Each Christmas season, a snippet of Scripture or a line from a hymn will worm its way into my psyche. This year it is the words of the priest Zechariah, sung to his son, John, who would be the Baptist. Zechariah has prophesied the coming Messiah and now describes his infant son’s future and proclaims the impact of the coming Messiah.

“And you, child, will be called the prophet of the Most High; for you will go before the Lord to prepare his ways, to give knowledge of salvation to his people by the forgiveness of their sins. By the tender mercy of our God, the dawn from on high will break upon us, to give light to those who sit in darkness and in the shadow of death, to guide our feet into the way of peace.”

“The dawn from on high will break upon us…”

The dawn breaks in my mind’s eye like aurora borealis. Promised light in the darkness. Hope amid worry, fretfulness, despair, overwhelm. A horizon-wide, light-filled reminder that God is God. God is God revealed to us in the tenderness of an infant whose arrival moves shepherds and kings to leave their work to come and see.

This light breaks into the lived experience and reality of darkness.

######

Reproduce word for word the passage of the reflection on Zechariah's song that opens with the words containing "The dawn breaks" and closes with "reality of darkness.".

*Stored data*
######

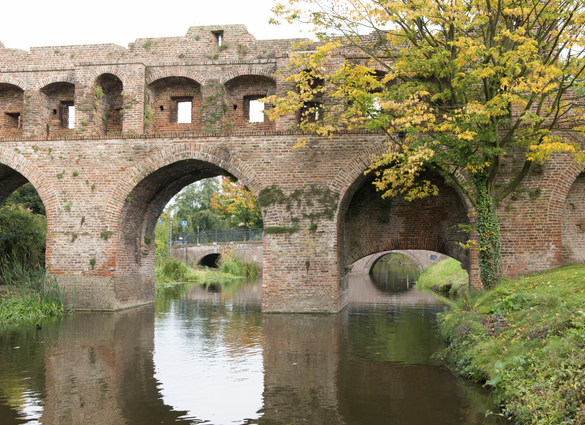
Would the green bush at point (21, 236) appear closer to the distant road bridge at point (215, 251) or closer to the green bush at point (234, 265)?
the green bush at point (234, 265)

######

*Exercise solution*
The dawn breaks in my mind’s eye like aurora borealis. Promised light in the darkness. Hope amid worry, fretfulness, despair, overwhelm. A horizon-wide, light-filled reminder that God is God. God is God revealed to us in the tenderness of an infant whose arrival moves shepherds and kings to leave their work to come and see.

This light breaks into the lived experience and reality of darkness.